TEXT:
»»
Before We Can Build the Village, We Need Villagers

We talk a lot about wanting the village back. But the village does not simply appear. It is built by people who decide, one ordinary day, to show up.

A villager is not someone with unlimited time or perfect circumstances. A villager is someone who is reliable. Someone a child can count on. Someone who communicates, I am here, without waiting to be asked. Someone who moves away from the question of what do I get, toward the question of what does this child need from me right now.

This is hard in a world that pushes us toward individualism, toward minding our own households, toward keeping our struggles private. But Islamically and culturally, this was never our way. Caring for one another, especially for children who are not your own, has always been an act of worship as much as an act of community. The woman who checks on her neighbor's child, the elder who sits with a struggling mother, the friend who says leave the children with me, you rest: these are not small things. They are the village being rebuilt, one act at a time.
««
DATA EXTRACT:
»»
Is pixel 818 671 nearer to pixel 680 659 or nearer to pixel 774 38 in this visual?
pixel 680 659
««
TASK DETAILS: Can you reproduce word for word everything in the text on building the village from "This is hard" down to "act at a time."?

EXERCISE OUTPUT:
This is hard in a world that pushes us toward individualism, toward minding our own households, toward keeping our struggles private. But Islamically and culturally, this was never our way. Caring for one another, especially for children who are not your own, has always been an act of worship as much as an act of community. The woman who checks on her neighbor's child, the elder who sits with a struggling mother, the friend who says leave the children with me, you rest: these are not small things. They are the village being rebuilt, one act at a time.